Data records:
=== Section Start ===
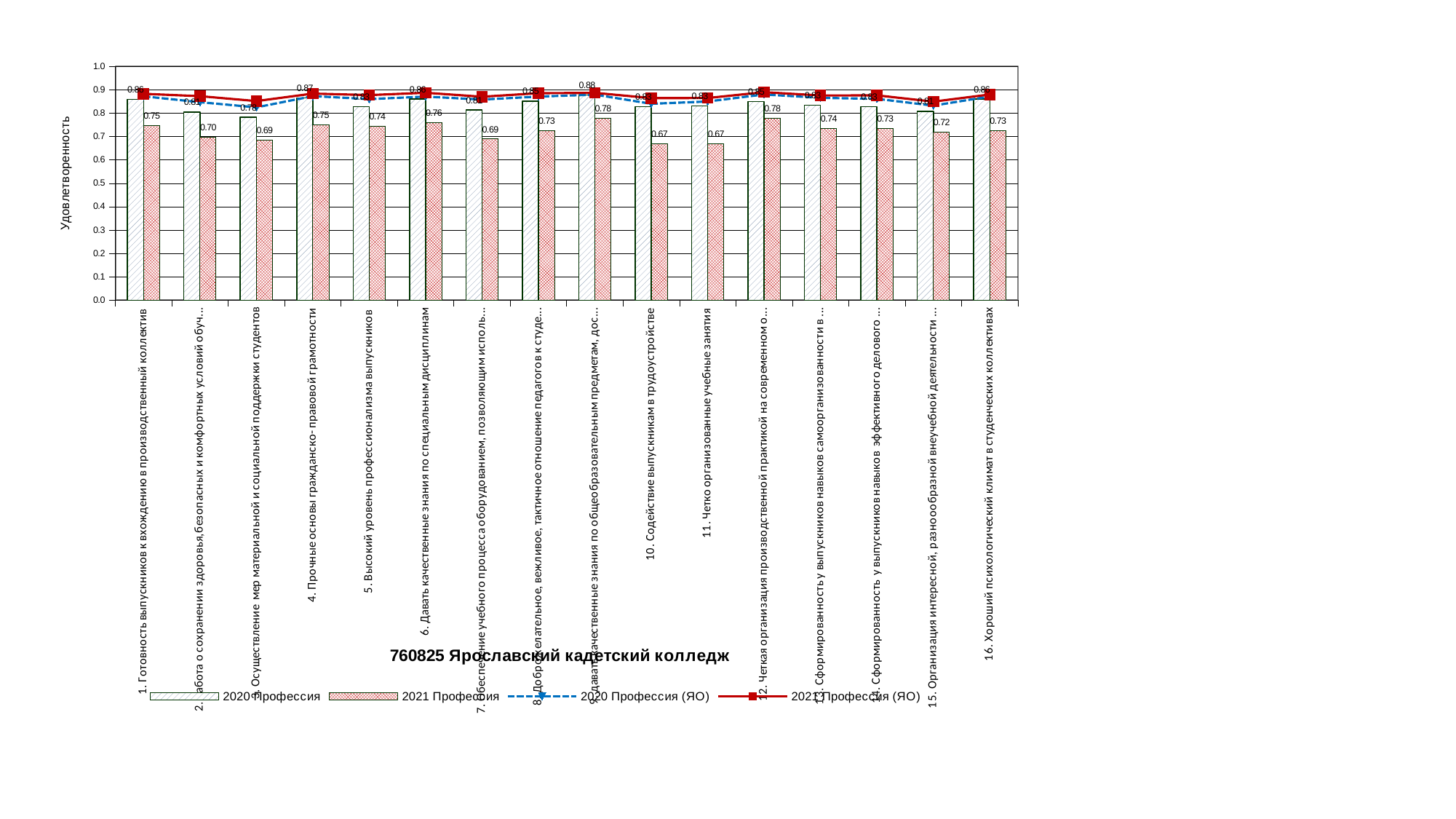
What kind of chart is shown on the slide? A combined bar and line chart How many categories are plotted along the x axis? 16 What is the difference between the 2020 Профессия and 2021 Профессия values for category 1? 0.11 How many series does the legend list? 4 What is the 2020 Профессия value for category 3 (Осуществление мер материальной и социальной поддержки студентов)? 0.78 What is the 2020 Профессия value for category 4 (Прочные основы гражданско-правовой грамотности)? 0.87 Is the 2021 Профессия value for category 2 greater or less than 0.8? less What is the 2021 Профессия value for category 1 (Готовность выпускников к вхождению в производственный коллектив)? 0.75 What is the 2021 Профессия value for category 10 (Содействие выпускникам в трудоустройстве)? 0.67 Which has the larger 2021 Профессия value: category 9 or category 10? Category 9 What is the title of the chart? 760825 Ярославский кадетский колледж What is the 2021 Профессия value for category 16 (Хороший психологический климат в студенческих коллективах)? 0.73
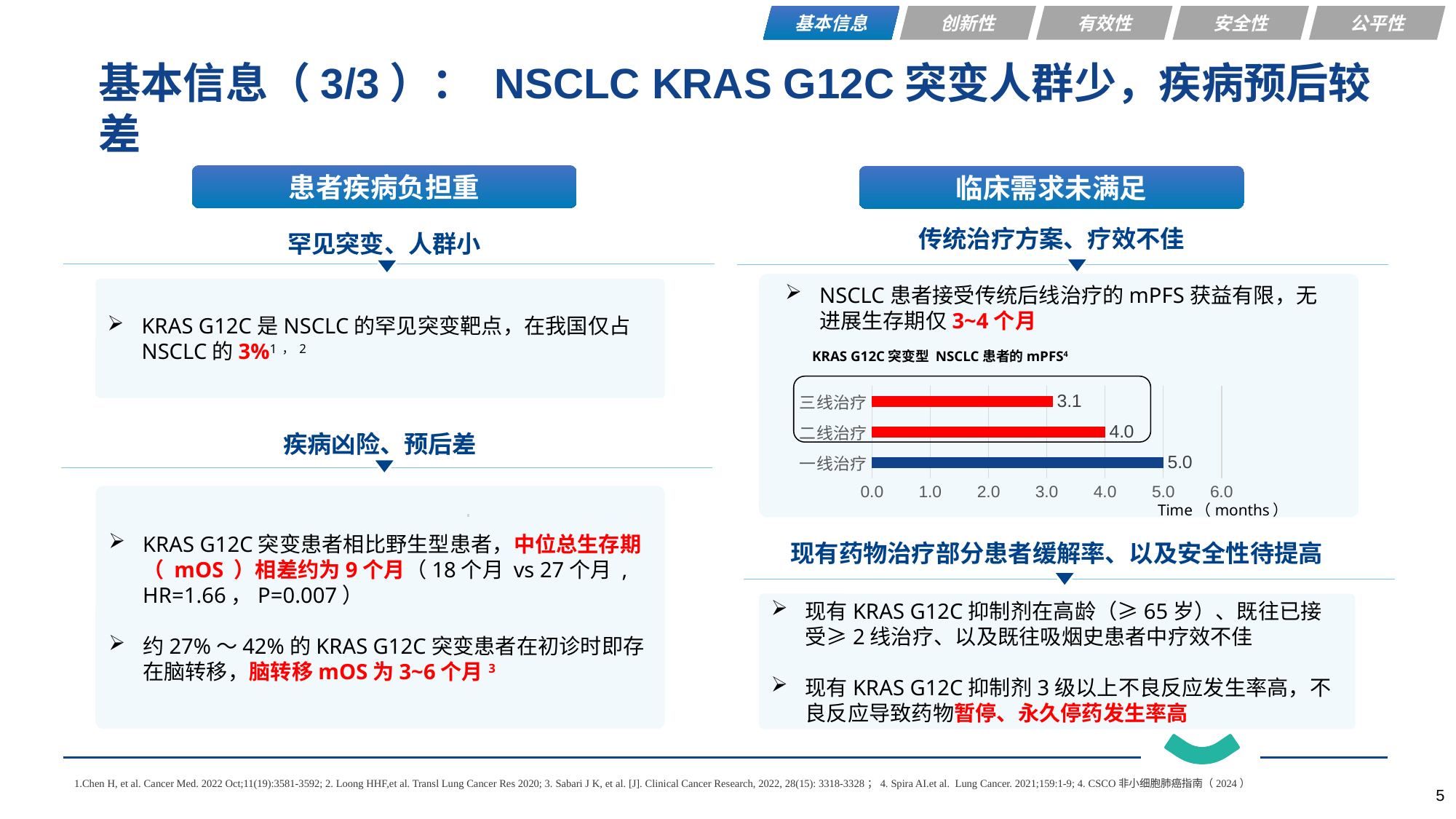
What is the title of the chart? KRAS G12C 突变型 NSCLC 患者的 mPFS What is the difference in mPFS between 二线治疗 and 三线治疗? 0.9 Which treatment line has the highest mPFS in the chart? 一线治疗 Which has a larger mPFS, 二线治疗 or 三线治疗? 二线治疗 What is the label of the x axis of the chart? Time（months） What kind of chart is used to show the mPFS data? Bar chart What is the difference in mPFS between 一线治疗 and 三线治疗? 1.9 Which treatment line has the lowest mPFS in the chart? 三线治疗 What is the mPFS value for 一线治疗 in the chart? 5.0 How many treatment lines are shown in the chart? 3 What is the mPFS value for 二线治疗 in the chart? 4.0 What is the mPFS value for 三线治疗 in the chart? 3.1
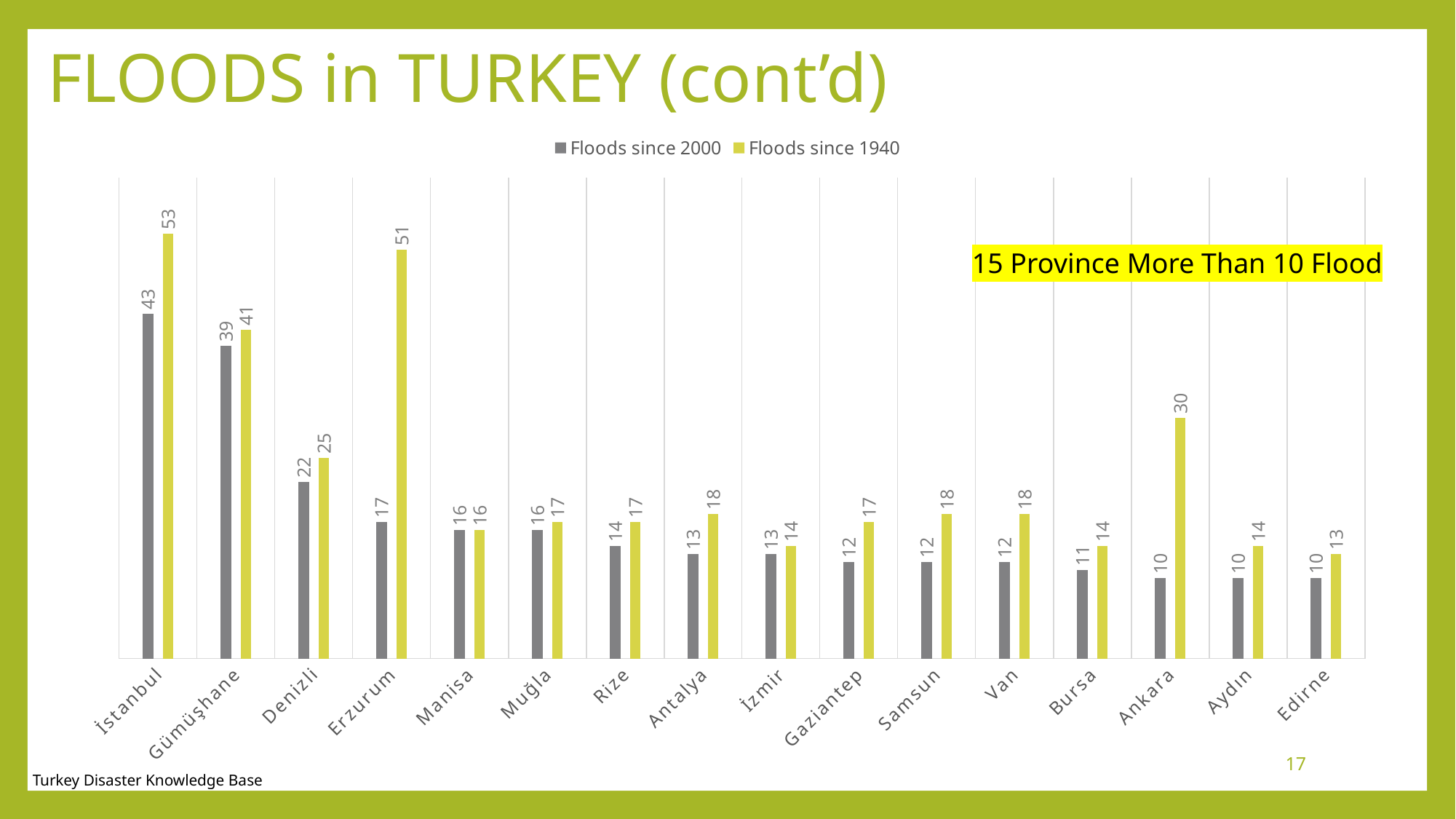
Which province has the lowest value for Floods since 1940? Edirne What kind of chart is shown on the slide? Bar chart How many series does the legend list? 2 What does the highlighted annotation on the chart say? 15 Province More Than 10 Flood What is the value of Floods since 2000 for Erzurum? 17 What is the difference between Floods since 1940 and Floods since 2000 for Erzurum? 34 Which is larger: Floods since 1940 for Gümüşhane or Floods since 1940 for Erzurum? Erzurum Do the values for Floods since 2000 generally rise or fall from İstanbul to Edirne? Fall Which province has the highest value for Floods since 2000? İstanbul What is the value of Floods since 1940 for İstanbul? 53 How many provinces are shown on the x axis? 16 What is the value of Floods since 1940 for Ankara? 30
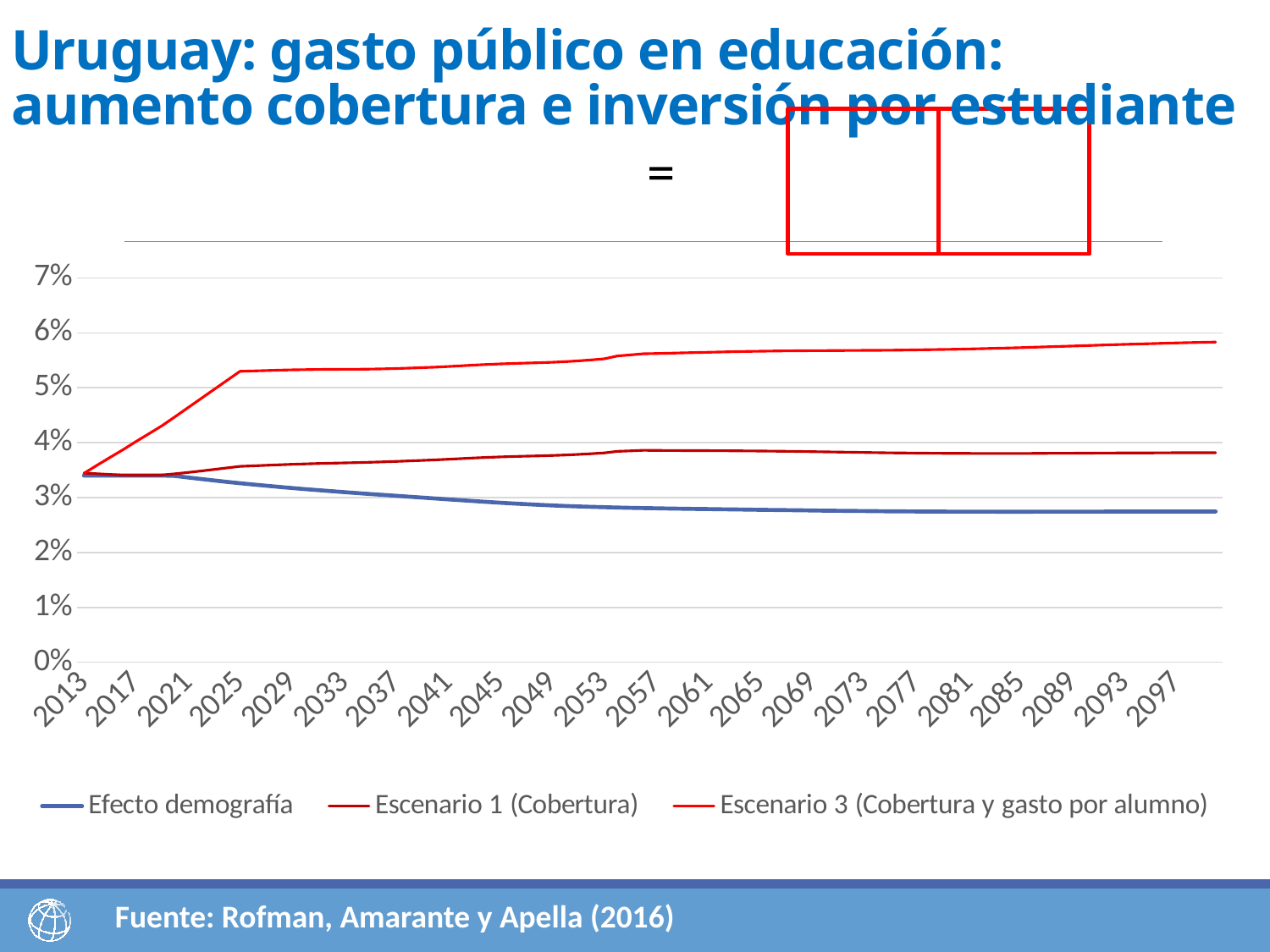
Which series has the highest value in 2097? Escenario 3 (Cobertura y gasto por alumno) Does the Escenario 3 (Cobertura y gasto por alumno) line rise or fall from 2013 to 2097? rise Is the value for Escenario 1 (Cobertura) in 2097 greater or less than 4%? less Is the value for Escenario 3 (Cobertura y gasto por alumno) in 2097 greater or less than 5%? greater Is the value for Efecto demografía in 2097 greater or less than 3%? less Which series has the lowest value in 2097? Efecto demografía How many year labels are shown on the x axis? 22 Which series is plotted in blue? Efecto demografía How many series does the legend list? 3 What kind of chart is shown on the slide? line chart What is the label of the third series in the legend? Escenario 3 (Cobertura y gasto por alumno) Does the Efecto demografía line rise or fall from 2013 to 2097? fall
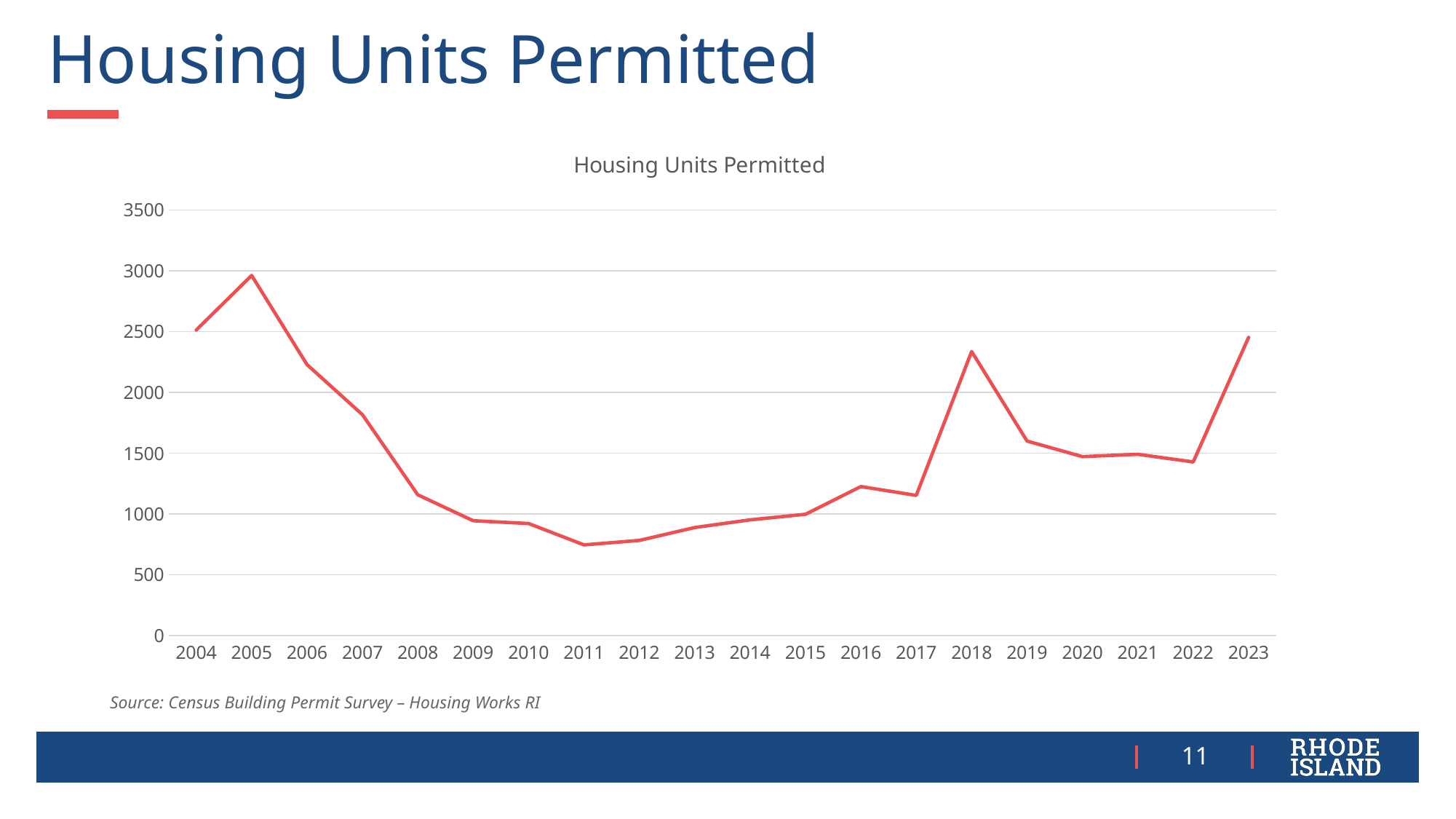
Which year has the lowest number of housing units permitted? 2011 Which year has the highest number of housing units permitted? 2005 What kind of chart is shown on the slide? line chart How many years are plotted on the x axis of the chart? 20 Do the values rise or fall from 2005 to 2011? fall Is the value for 2011 greater or less than 1000? less Is the value for 2005 greater or less than 2500? greater Is the value for 2006 greater or less than 2000? greater What is the title of the chart? Housing Units Permitted Which year has a higher value, 2004 or 2008? 2004 Which year has a higher value, 2018 or 2019? 2018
=== Section End ===
Reproduce the records word for word, from their start through the line containing "What is the title of the chart? KRAS", including that line. Omit the pictures.

What kind of chart is shown on the slide? A combined bar and line chart How many categories are plotted along the x axis? 16 What is the difference between the 2020 Профессия and 2021 Профессия values for category 1? 0.11 How many series does the legend list? 4 What is the 2020 Профессия value for category 3 (Осуществление мер материальной и социальной поддержки студентов)? 0.78 What is the 2020 Профессия value for category 4 (Прочные основы гражданско-правовой грамотности)? 0.87 Is the 2021 Профессия value for category 2 greater or less than 0.8? less What is the 2021 Профессия value for category 1 (Готовность выпускников к вхождению в производственный коллектив)? 0.75 What is the 2021 Профессия value for category 10 (Содействие выпускникам в трудоустройстве)? 0.67 Which has the larger 2021 Профессия value: category 9 or category 10? Category 9 What is the title of the chart? 760825 Ярославский кадетский колледж What is the 2021 Профессия value for category 16 (Хороший психологический климат в студенческих коллективах)? 0.73
What is the title of the chart? KRAS G12C 突变型 NSCLC 患者的 mPFS What is the difference in mPFS between 二线治疗 and 三线治疗? 0.9 Which treatment line has the highest mPFS in the chart? 一线治疗 Which has a larger mPFS, 二线治疗 or 三线治疗? 二线治疗 What is the label of the x axis of the chart? Time（months） What kind of chart is used to show the mPFS data? Bar chart What is the difference in mPFS between 一线治疗 and 三线治疗? 1.9 Which treatment line has the lowest mPFS in the chart? 三线治疗 What is the mPFS value for 一线治疗 in the chart? 5.0 How many treatment lines are shown in the chart? 3 What is the mPFS value for 二线治疗 in the chart? 4.0 What is the mPFS value for 三线治疗 in the chart? 3.1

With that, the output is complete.